The most frustrating part for the Wild is as bad as they felt they played in the second period, when the Avalanche had 34 shot attempts to their eight, they still had a 3-1 lead and felt good about how they were handling the third until Drury's goal.
"I thought we did a really good job of trying to close that out," defenseman Quinn Hughes said. "Pucks in, pucks out, defending. They didn't get a ton of looks."
Even MacKinnon's goal wasn't necessarily a great look for the Hart Trophy finalist, but he did something great players do. He turned what looked like nothing into everything.

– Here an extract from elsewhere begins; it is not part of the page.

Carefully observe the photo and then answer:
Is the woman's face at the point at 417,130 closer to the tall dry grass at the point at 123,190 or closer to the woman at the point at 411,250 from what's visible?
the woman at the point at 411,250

MacKinnon, from low in the left face-off circle, picked the near corner with only a few inches of space over Jesper Wallstedt's right shoulder to score the game-tying goal with Wedgewood out for the extra skater.
Ironically, it was close to the same location of the shot he missed in the third period of the gold-medal game at the Winter Olympics that could have won it for Team Canada.
"I just saw a little daylight and just threw it there," MacKinnon said. "It doesn't always go where you want it to. Happy it did then."
Wallstedt said giving that one up "hurts a lot."
"I haven't looked at, but it felt like I was in good position, it felt like I had the right read," he said. "Maybe I was a little passive or went down a little quick, but also he picked his corner. I think in the long run that's a save I make most of the time, but not today. Today he scored."